Well, one way to ensure
privacy in this house
say you'll do the dishes,
everybody takes off
before you get a chance
to change your mind.
[both chuckle]
Hmm.
The men in this house
are behaving strangely.
Huh? What do you mean
strangely?
I'd say
it's, uh, downright familiar.
Well, what is it
with you guys, anyway?
First of all, Tommy shows up
for breakfast and he doesn't
eat a bite and Nicholas
doesn't even show up.
Yes, well, Tommy
and I are merely exhibiting
dissimilar symptoms
of the shared malady.
I beg your pardon?
Love, my dear.
Plays havoc
with the appetite.
[birds chirping]
[clattering]
Hey, that looks like you.
Thank you, sir.
It is me.
Can I buy it?
Then I'd really
be your first customer.
Of course.
That is it you really want to.
Nicholas, what in the world
would you do
with an oil painting?
Put it up in my room.
Next to my Wonder Frog poster.
Well, I'm flattered.
How much is it?
Well, how much
did you wanna spend?
Let's see.
Well, I only got
three cents with me
but I got cents
back home in my piggy bank.
'Is cents enough?'
Nicholas, are you sure
you wanna spend
that much money
on a painting?
Yeah, it's worth it.
Well, you're in luck.
The price is only cents.
I'll tell you what,
you can take it home with you
and bring the money
to school on Monday.
You can buy it on credit.
Okay, but I don't
have a credit card.
You've got something better,
an honest face.
Well, don't you have to give me
a bill or something?
I don't think that's really
necessary under
the circumstances.
Just a simple..
On the other hand,
this is a business arrangement
so I think a little
documentation is in order.
Here you are, Mr. Bradford.
A formal memorandum
of our transaction.
And a handshake
to seal a bargain.
- Bye, Ms. Hamilton.
- Bye.
[inhales sharply]
(whispers)
Hello, Dr. Maxwell.
This is Tommy Bradford.
Whispering?
[normal voice]
Who-who is whispering?
Yeah. Fine, fine.
Actually, not so fine.
You see, I hate to bother you
on a Saturday, but..
Yeah, I know I can tell you,
Dr. Maxwell, but..
Of course, you've been our
family doctor for years, but..
Well, you see, it's personal.
Extremely personal.
Much too personal
to discuss on the phone.
You could?
You would?
Oh, Dr. Maxwell.
That's terrific, thank you.
Alright, I'll see you
in about a half and hour.
Alright, bye.
[sighs]
You just saved my life.
[door slams]
Nicholas, can't you
just close the door?
I closed it, dad.
I even made sure.
Oh, well, next time
don't be so sure.
What's that
you got there, Nicholas?
- Could we see it?
- Just a picture.
Gee, I thought it was a pizza.
[chuckles]
Some pizza.
(Abby)
'I think it's very lovely.
Where did it come from?'
From, Italy. Where else?

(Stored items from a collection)
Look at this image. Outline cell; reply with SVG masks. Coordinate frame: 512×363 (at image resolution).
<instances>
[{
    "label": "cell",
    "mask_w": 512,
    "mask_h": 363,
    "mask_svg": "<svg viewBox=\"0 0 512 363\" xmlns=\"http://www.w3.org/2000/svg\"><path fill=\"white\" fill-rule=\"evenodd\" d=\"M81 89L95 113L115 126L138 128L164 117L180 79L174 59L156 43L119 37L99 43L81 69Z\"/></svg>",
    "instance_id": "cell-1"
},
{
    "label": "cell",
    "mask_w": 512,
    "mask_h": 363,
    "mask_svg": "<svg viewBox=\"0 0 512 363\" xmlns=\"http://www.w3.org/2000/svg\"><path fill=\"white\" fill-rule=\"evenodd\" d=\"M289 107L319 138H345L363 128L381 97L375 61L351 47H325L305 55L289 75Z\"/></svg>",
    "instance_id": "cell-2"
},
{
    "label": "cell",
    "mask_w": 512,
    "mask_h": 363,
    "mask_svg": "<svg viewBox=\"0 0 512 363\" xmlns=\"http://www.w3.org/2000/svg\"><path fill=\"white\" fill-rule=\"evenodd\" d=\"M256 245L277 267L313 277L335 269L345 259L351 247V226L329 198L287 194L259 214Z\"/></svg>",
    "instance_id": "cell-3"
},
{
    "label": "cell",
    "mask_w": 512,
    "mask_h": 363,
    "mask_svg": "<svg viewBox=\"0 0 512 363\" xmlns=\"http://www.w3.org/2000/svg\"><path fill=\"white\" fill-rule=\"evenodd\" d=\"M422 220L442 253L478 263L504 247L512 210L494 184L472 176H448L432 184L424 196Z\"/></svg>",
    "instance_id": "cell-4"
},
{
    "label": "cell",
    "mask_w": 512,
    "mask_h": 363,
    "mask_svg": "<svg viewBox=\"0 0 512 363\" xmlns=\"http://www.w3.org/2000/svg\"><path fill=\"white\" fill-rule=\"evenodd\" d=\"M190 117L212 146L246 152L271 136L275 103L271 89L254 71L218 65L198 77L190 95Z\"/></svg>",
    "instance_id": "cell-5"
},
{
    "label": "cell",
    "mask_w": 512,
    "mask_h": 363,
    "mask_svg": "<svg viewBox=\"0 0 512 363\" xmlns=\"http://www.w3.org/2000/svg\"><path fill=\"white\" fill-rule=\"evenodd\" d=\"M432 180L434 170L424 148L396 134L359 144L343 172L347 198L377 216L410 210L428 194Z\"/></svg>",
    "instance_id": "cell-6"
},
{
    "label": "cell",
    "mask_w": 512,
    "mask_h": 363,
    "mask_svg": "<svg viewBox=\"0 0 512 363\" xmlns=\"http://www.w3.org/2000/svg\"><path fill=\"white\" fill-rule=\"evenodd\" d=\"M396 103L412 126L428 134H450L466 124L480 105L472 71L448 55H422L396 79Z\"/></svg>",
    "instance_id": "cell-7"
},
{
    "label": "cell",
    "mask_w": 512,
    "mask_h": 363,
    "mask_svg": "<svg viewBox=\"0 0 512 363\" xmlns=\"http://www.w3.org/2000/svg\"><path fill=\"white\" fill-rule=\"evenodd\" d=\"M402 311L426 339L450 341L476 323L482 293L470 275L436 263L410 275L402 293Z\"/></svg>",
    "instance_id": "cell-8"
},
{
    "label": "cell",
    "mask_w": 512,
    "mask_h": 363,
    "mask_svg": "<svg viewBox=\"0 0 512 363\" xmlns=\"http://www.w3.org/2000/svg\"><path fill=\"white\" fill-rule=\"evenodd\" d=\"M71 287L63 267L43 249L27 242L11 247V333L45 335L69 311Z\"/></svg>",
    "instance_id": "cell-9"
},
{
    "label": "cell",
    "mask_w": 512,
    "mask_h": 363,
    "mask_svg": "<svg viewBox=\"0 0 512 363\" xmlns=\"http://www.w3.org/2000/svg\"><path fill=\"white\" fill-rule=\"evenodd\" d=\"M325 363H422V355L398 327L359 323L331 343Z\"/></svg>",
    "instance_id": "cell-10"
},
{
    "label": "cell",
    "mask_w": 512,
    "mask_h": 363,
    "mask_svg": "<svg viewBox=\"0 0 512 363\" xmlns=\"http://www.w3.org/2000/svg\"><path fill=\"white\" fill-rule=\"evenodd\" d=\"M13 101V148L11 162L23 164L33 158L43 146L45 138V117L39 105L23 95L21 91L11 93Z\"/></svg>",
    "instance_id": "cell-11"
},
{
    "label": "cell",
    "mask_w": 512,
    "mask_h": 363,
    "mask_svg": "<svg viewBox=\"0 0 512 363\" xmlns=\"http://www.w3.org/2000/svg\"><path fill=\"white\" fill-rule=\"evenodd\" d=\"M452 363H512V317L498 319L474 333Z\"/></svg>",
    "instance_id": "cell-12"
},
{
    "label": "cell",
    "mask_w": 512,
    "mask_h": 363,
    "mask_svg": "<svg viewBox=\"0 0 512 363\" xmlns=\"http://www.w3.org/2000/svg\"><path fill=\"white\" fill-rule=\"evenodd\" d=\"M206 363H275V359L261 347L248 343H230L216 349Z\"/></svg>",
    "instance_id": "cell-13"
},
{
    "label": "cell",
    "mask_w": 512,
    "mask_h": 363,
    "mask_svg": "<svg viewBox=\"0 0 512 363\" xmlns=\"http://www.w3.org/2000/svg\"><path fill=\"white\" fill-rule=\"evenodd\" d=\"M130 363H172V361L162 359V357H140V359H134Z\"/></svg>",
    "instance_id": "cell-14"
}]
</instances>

▶ _PROBLEM SET_:
**a.** Write out the dialogue transcript from "This is Tommy" up to and including "see, it's personal.".
**b.** In the dialogue transcript, where does Nicholas say he will put the oil painting?
**c.** Continue the dialogue transcript about Nicholas and the painting, picking up after its final line.
The data bear no relation to the dialogue transcript.

▶ _EXPECTED RESULTS_:
**a.**
This is Tommy Bradford.
Whispering?
[normal voice]
Who-who is whispering?
Yeah. Fine, fine.
Actually, not so fine.
You see, I hate to bother you
on a Saturday, but..
Yeah, I know I can tell you,
Dr. Maxwell, but..
Of course, you've been our
family doctor for years, but..
Well, you see, it's personal.

**b.** In his room, next to his Wonder Frog poster.

**c.**
Well, I sort of found it.
I'm gonna keep it up on my room
where they can't look at it.
Just make sure it's not
on my side of the room.
[instrumental music]
[sighs]
[groans]
Oh!
Well, you can stop worrying,
Tommy. It's not fatal.
You have a mild case
of gingivostomatitis.
[sighs]
Boy I thought you were
gonna say I had a trench mouth.
Tommy, gingivostomatitis
is trench mouth.
Trench mouth, I'm ruined.
Now, just hold on.
It's not that serious.
- Are you sure?
- Yes, I am sure.
Gingi.. Trench mouth
is the by-product
of fatigue, anxiety
and uh, poor nutrition.
You've been worrying
about anything, uh..
...staying up late,
eating lot of junk food?
- Yeah.
- Hm.
Alright, I'm gonna give
you prescription.
You have it filled out.
Follow the instructions
and try not to look so tragic.
Not to look so tragic.
Tomorrow night, I have a date
with Linda. The Linda Aimes.
Tomorrow night?
Well, let me put it
to you this way.
It's not highly contagious,
but it is mildly unpleasant.
So I suggest when
you see her to her door
you shake her hand.
She'll think you're a gentleman.
She'll think I'm an idiot.
Fill this out anyway.
[instrumental music]
[sighs]
Where have you been?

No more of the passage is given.